I finally have my list of things that need to be fixed in the Huntsman. I think the first order of business is the timeline I’ve been trying to get around to making since …forever. I have all sorts of notes in these manuscripts that refer to an unknown amount of time passing.

I have no idea how long this timeline may or may not take, but for now I think I’ll give myself a week and see what happens. Man, I really should’ve made a list of all the events I need on the timeline. Yeah, that would’ve been smart. :/

After that I’ll probably dive into the actual list and start checking things off as I can. One of my alpha readers has gotten slammed at work due to covid-19 and so I’m not sure he’ll even get around to reading the Wizard. Have to play that one by ear.

Anyway, timeline.

Writing My Way Through

So I’m a little late on this journal entry, as, well I just haven’t gotten back into the habit of biweekly updates yet. So here’s my update:

Doing well on getting my daily word count of at least 1k words. There’s also been some revision in there so I don’t have the straight up word count that would suggest, but I’m happy with my progress. I wrote a whole bunch of scenes that really pushed things forward, and plenty of scenes where I just stared at the screen for a while because nothing was happening.

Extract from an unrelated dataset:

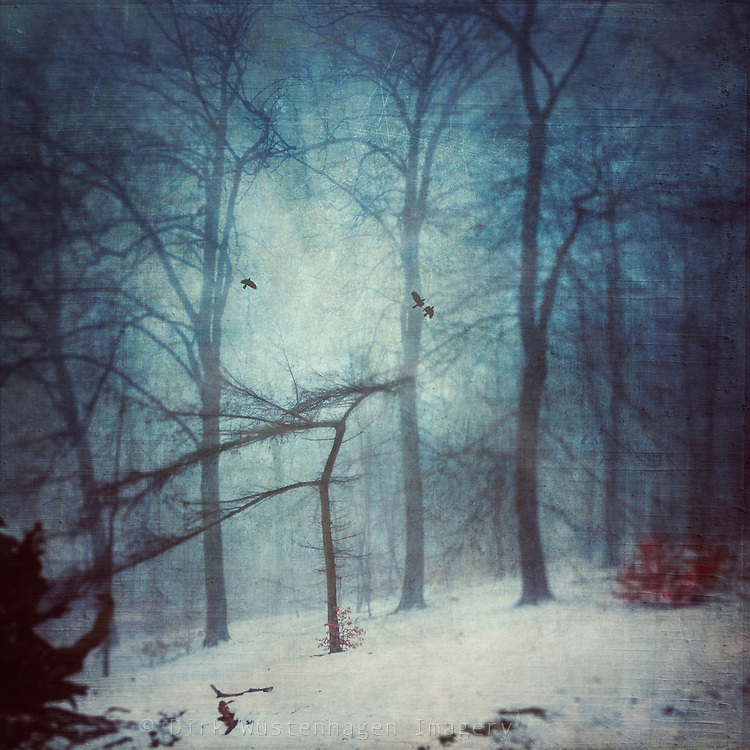 Misty winter day in a park - texturized and manipulated photograph<br />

I have, since this week, gone back to the beginning to smooth out the story a bit because I’m unclear about a few things. My story is coming out even more fractured than it was for LotDK, and so I’m having a harder time holding it together in my head. Smoothing is the only option for that, even if I lose the straight up word count I would otherwise get. I’m also supposed to have my rough draft done by the end of this week before spending two weeks smoothing. That is a long shot unless some idea just completely overwhelms me. I don’t have an ending yet. I tried writing a bit of it but I’m just not far enough in the story yet.

I suppose in the future during the planning phase, I should interlace word output with smoothing, because that’s really what ends up happening anyway. So the plan is to finish smoothing, pour out some more words, rise and repeat until my March Alpha Read. I’ll certainly have something to show them, even if I don’t exactly have an ending yet. And technically I can still write the ending while they’re reading the first bit. 😀

Writing the Storyteller

So last week I finished up my read through and wrote out my list of everything major point that still needed to be written in both the Huntsman and the Wizard. Creating the list ended up only taking two days instead of the week I had allotted to it, so I started writing out some scenes that needed to be changed. I’m giving myself a goal of 1000 words a day. Most days so far I’ve ended up writing more than that anyway, but I don’t want the number of words to discourage me too much. I’d rather get consistent words.

Probably get a chapter done a day for about a week and then I’ll just try and write as many of these scenes as possible. When I write new scenes like this I generally end up with something good eventually. Maybe not every scene, but as a discovery writer, discovery writing is where I really shine.

Nanowrimo style for a month now, so I’m excited about what’s going to come out even though I have no idea, but after this I SHOULD have an idea of what the ending will be. This is about when I need to know where I’m going. Then I sort of work in from both sides until I figure out the middle …like a sandwich? Something like that.